Ishikawa Takuboku, Un printemps à Hongo. Journal en caractères latins

La conception qu’il se fait des tankas comme « un journal du mental » va l’amener à franchir un nouveau pas en écrivant cette fois un « vrai journal » et en allant encore plus loin dans la liberté d’expression. Ainsi écrit-il Un printemps à Hongo en caractères latins, rompant avec les systèmes d’écriture traditionnels japonais, ce qui lui ouvre une voie nouvelle en le faisant sortir des schémas de pensée de sa propre culture. Cette liberté qu’il se donne, il ne l’utilise pas pour des exercices stylistiques à visée esthétique. Pour lui, la littérature n’est pas un but mais « un moyen ou une méthode pour nous et pour notre vie ». Ce qu’il recherche avec une implacable rigueur, c’est l’expression juste pour dire ce qu’il ressent, tel qu’il est à tel ou tel moment, pour décrire sa vie au quotidien, sans tricher ou en essayant de tricher le moins possible, allant parfois jusqu’à dénoncer ce qu’il vient d’écrire comme mensonger. Il s’observe sans complaisance. C’est en homme qu’il s’exprime, et même en homme du commun, et c’est précisément parce qu’il s’exprime en homme, avec toute sa fragilité, dans la gamme de toutes ses émotions, qu’elles soient nobles ou pitoyables, qu’il se révèle poète, et non par la vertu d’un statut préétabli qu’il considère comme une mystification.

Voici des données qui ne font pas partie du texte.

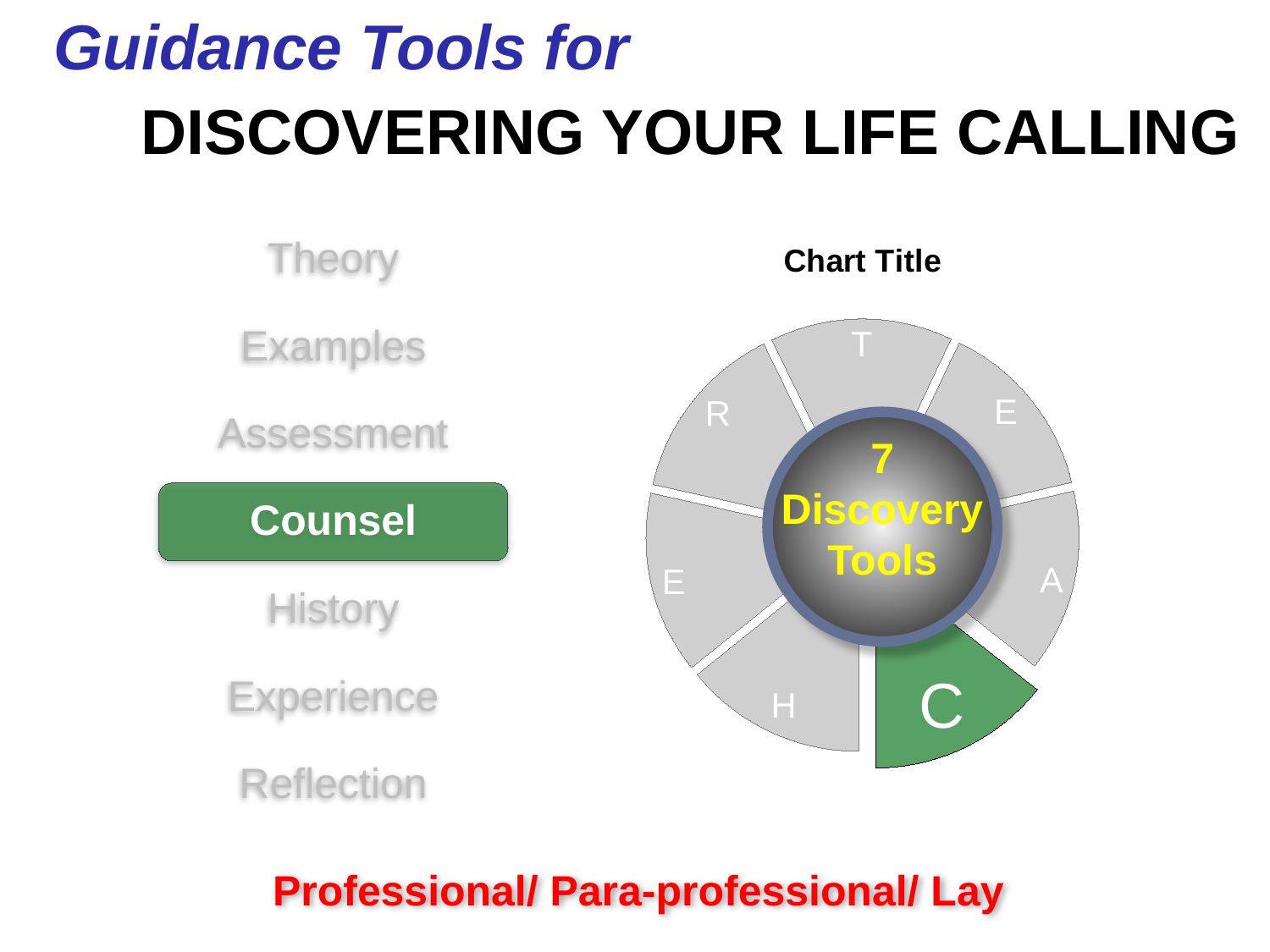
What is the title printed above the pie chart? Chart Title Which letter appears twice as a slice label in the pie chart? E Which letter labels the slice at the top of the pie chart? T What kind of chart is shown on the slide? pie chart What text is written in the centre circle of the pie chart? 7 Discovery Tools Which letter labels the slice at the bottom left of the pie chart, next to the green C slice? H Which letter labels the slice on the right side of the pie chart, directly above the green C slice? A Which slice of the pie chart is coloured green and pulled out from the rest? C Which letter labels the slice at the upper left of the pie chart, between E and T? R How many slices does the pie chart have? 7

Takuboku ne nous cache rien de sa misère, de son désespoir, de ses hésitations, de sa quête incessante d’argent pour survivre, de ses bonheurs fugaces, de ses rapports au travail, à l’amitié, au sexe et à lui-même, de ses espoirs souvent déçus, de ses tribulations dans Tokyo, de ses difficultés à écrire dans des conditions matérielles pénibles, de ses tergiversations et de son incapacité à faire vivre sa famille dont il est séparé, de sa solitude, suppliant parfois les dieux de le faire mourir, tout en leur demandant avec humour d’attendre quelques instants, le temps d’aller « acheter un peu de pain ». Son autodérision est constamment à l’œuvre, et l’on se demande même si l’écriture n’est pas pour lui un moyen de se dénigrer.

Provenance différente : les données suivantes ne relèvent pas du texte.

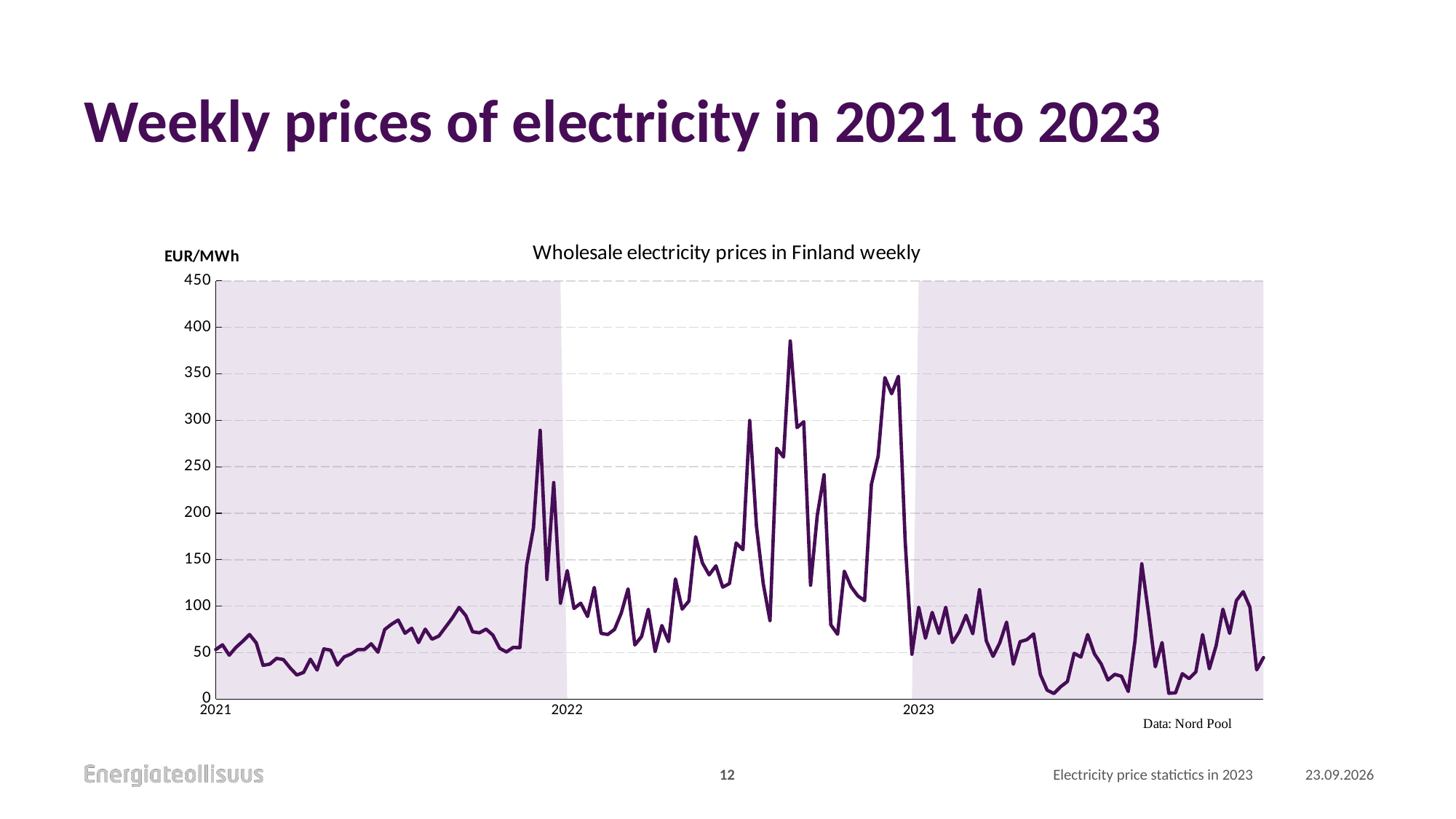
How many year labels are shown on the x axis of the chart? 3 Is the highest weekly price in 2022 greater or less than 350 EUR/MWh? greater What kind of chart is shown on the slide? line chart Is the highest weekly price in 2023 greater or less than 200 EUR/MWh? less Which year has the higher peak weekly price, 2021 or 2023? 2021 In which year does the chart reach its highest weekly price? 2022 Is the peak weekly price near the end of 2021 greater or less than 250 EUR/MWh? greater What unit is shown on the vertical axis of the chart? EUR/MWh What is the title of the chart? Wholesale electricity prices in Finland weekly What is the highest value shown on the vertical axis of the chart? 450 Is the weekly price at the end of 2023 higher or lower than at the start of 2023? lower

Ishikawa Takuboku, Un printemps à Hongo. Journal en caractères latins

L’écrivain japonais Takuboku Ishikawa (1886–1912)

Ce n’est pas pourtant que l’écriture soit destructrice, au contraire. Paradoxalement, elle le régénère et, dans ce monde flottant où règne l’impermanence, elle lui donne des armes pour mieux affronter les petits riens de l’existence, sans s’encombrer de tabous. Souvent hésitant, il lui arrive de demander aux circonstances immédiates de prendre une décision à sa place, celle par exemple d’aller ou de ne pas aller au bureau – il était correcteur au Asahi Shimbun, l’un des grands quotidiens nationaux –, répondant ainsi à une sorte de fatalisme sans doute caractéristique de l’esprit japonais. On le sent ballotté au gré des événements sur lesquels il n’a aucune prise, ne sachant pas si c’est mieux d’être là ou ailleurs, d’écrire ou de ne pas écrire, d’exister ou de ne pas exister.

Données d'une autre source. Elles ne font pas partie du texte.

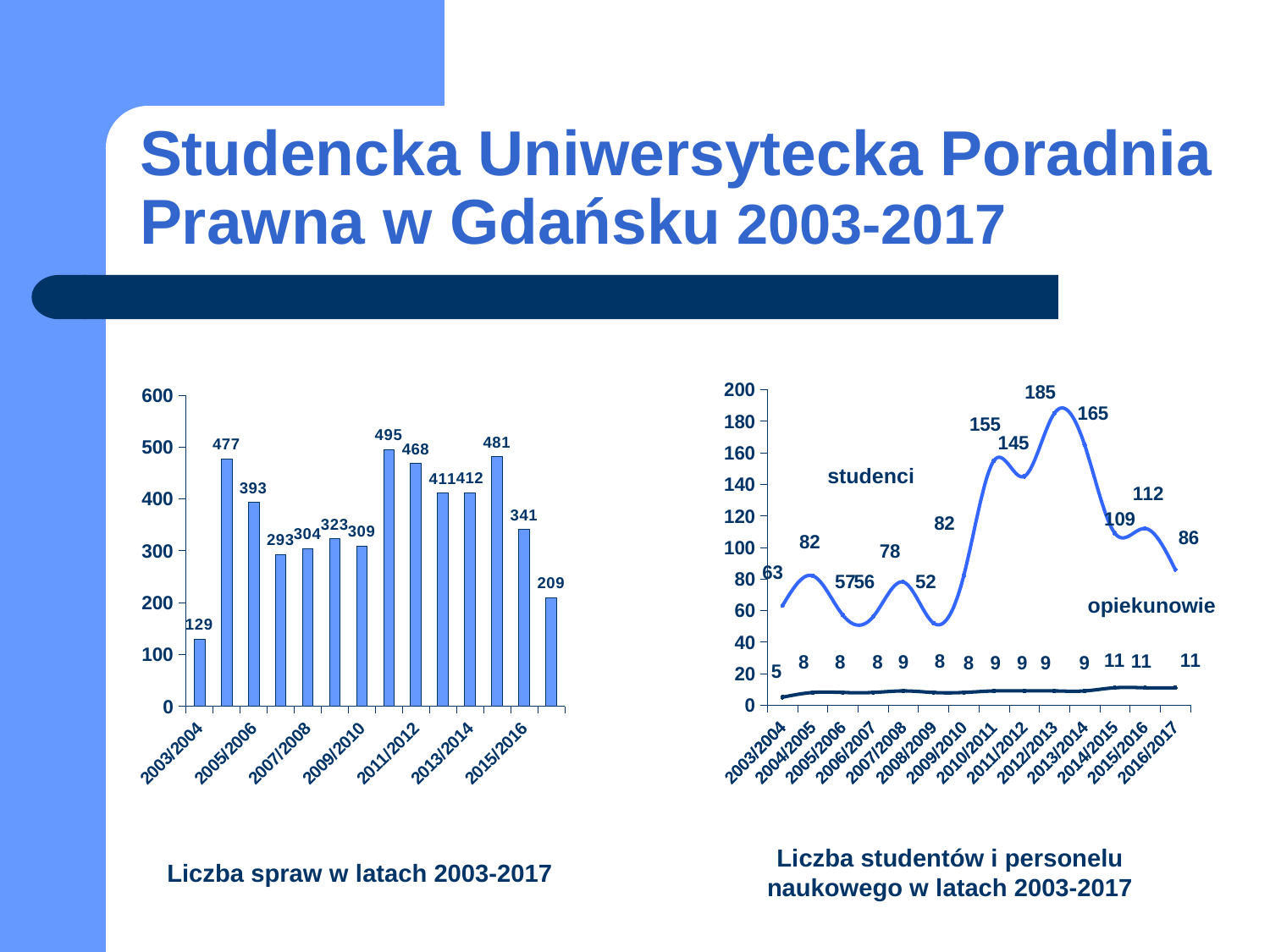
In the chart titled 'Liczba spraw w latach 2003-2017', what is the highest value shown? 495 In the chart titled 'Liczba studentów i personelu naukowego w latach 2003-2017', what is the value for studenci in 2012/2013? 185 In the chart titled 'Liczba spraw w latach 2003-2017', what is the difference between the values for 2005/2006 and 2015/2016? 52 In the chart titled 'Liczba spraw w latach 2003-2017', how many bars are plotted? 14 In the chart titled 'Liczba studentów i personelu naukowego w latach 2003-2017', which year has the lowest value for studenci? 2008/2009 In the chart titled 'Liczba studentów i personelu naukowego w latach 2003-2017', what is the value for opiekunowie in 2003/2004? 5 What kind of chart is the one on the left of the slide? Bar chart In the chart titled 'Liczba studentów i personelu naukowego w latach 2003-2017', what are the names of the two series plotted? studenci and opiekunowie In the chart titled 'Liczba studentów i personelu naukowego w latach 2003-2017', which is larger: studenci in 2010/2011 or studenci in 2016/2017? 2010/2011 In the chart titled 'Liczba spraw w latach 2003-2017', what is the value for 2011/2012? 468 In the chart titled 'Liczba spraw w latach 2003-2017', what is the value for 2003/2004? 129 In the chart titled 'Liczba spraw w latach 2003-2017', which year has the lowest value? 2003/2004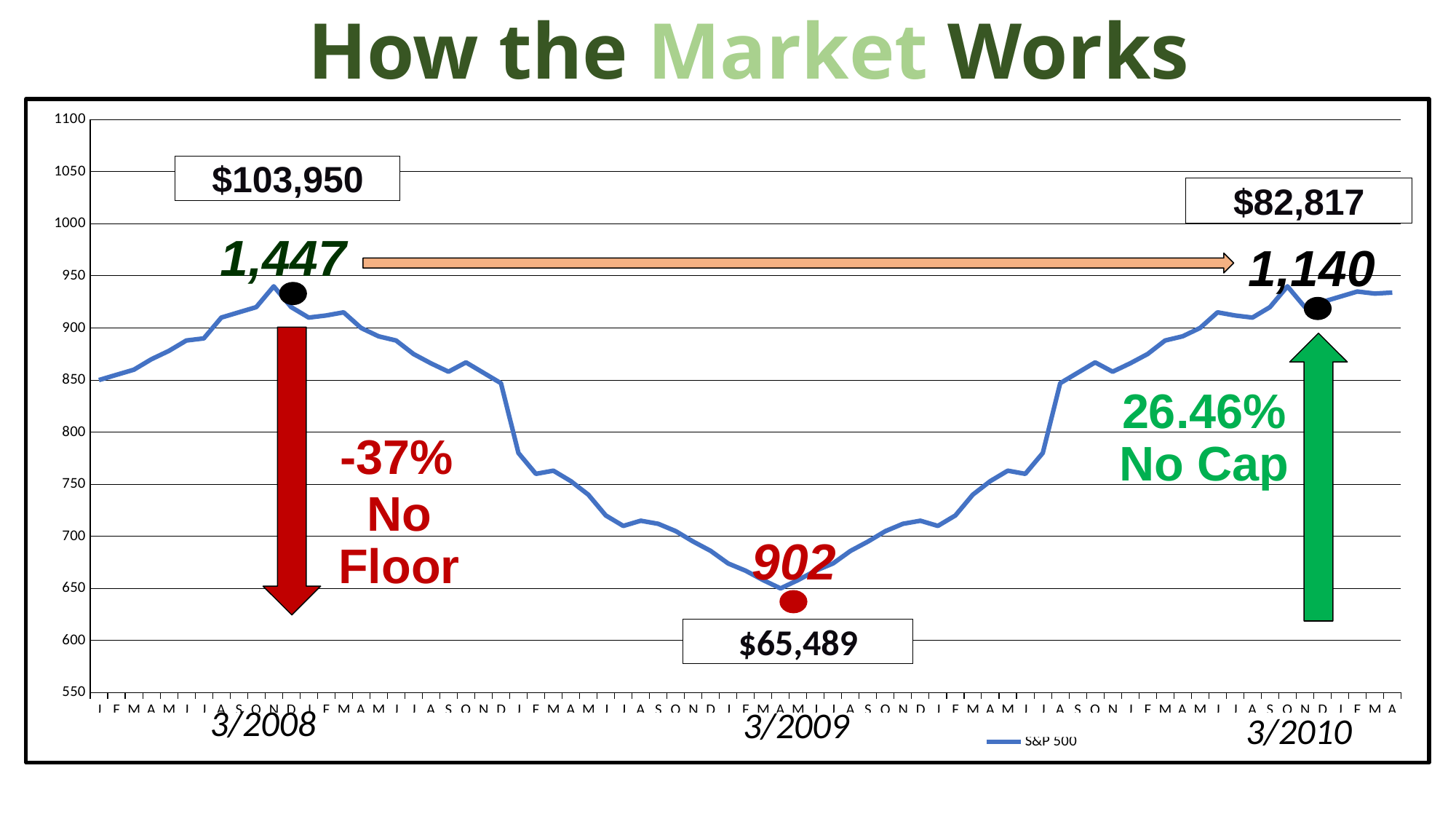
What kind of chart is shown on the slide? line chart What percentage change is labelled next to the red downward arrow? -37% What is the difference between the labelled values at 3/2008 and 3/2009? 545 Does the S&P 500 line rise or fall between 3/2009 and 3/2010? rise Is the labelled value at 3/2008 or at 3/2010 larger? 3/2008 What S&P 500 value is labelled at 3/2008? 1,447 What S&P 500 value is labelled at 3/2010? 1,140 What S&P 500 value is labelled at 3/2009? 902 What dollar amount is shown in the box at 3/2009? $65,489 What series does the legend list for the chart? S&P 500 How many series does the legend list? 1 Which of the three labelled dates has the lowest S&P 500 value? 3/2009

Malgré son jeune âge, Takuboku porte un regard d’une grande lucidité sur la littérature japonaise de son temps : « Les temps changent. Nous ne pouvons nier qu’au début le naturalisme était une philosophie à laquelle nous avons adhéré avec une grande ferveur. Mais nous avons vite fait de repérer des contradictions dans cette théorie. Et lorsque nous avons dépassé ces contradictions, nous nous sommes aperçus que l’épée qui était dans nos mains n’était plus celle du naturalisme. Du moins je ne pouvais plus me satisfaire du rôle de simple observateur. L’attitude de l’écrivain devant la vie ne doit pas être celle d’un spectateur, l’écrivain doit être un critique. Un homme qui détermine sa propre vie… »

Constamment, il s’interroge sur sa présence au monde. Là où Michel Leiris soulève un à un les masques dont il s’affuble par une étude approfondie de lui-même, Takuboku cherche, avec la même lucidité, à prendre conscience de son moi, mais toujours dans l’instant présent, passant d’un état d’être à un autre au fil de la journée. En quoi il est bel et bien un auteur de tankas, comme l’atteste d’ailleurs le plaisir qu’il a à évoquer la saison du printemps par les cerisiers en fleur, les feuilles du sureau ou le coassement des grenouilles.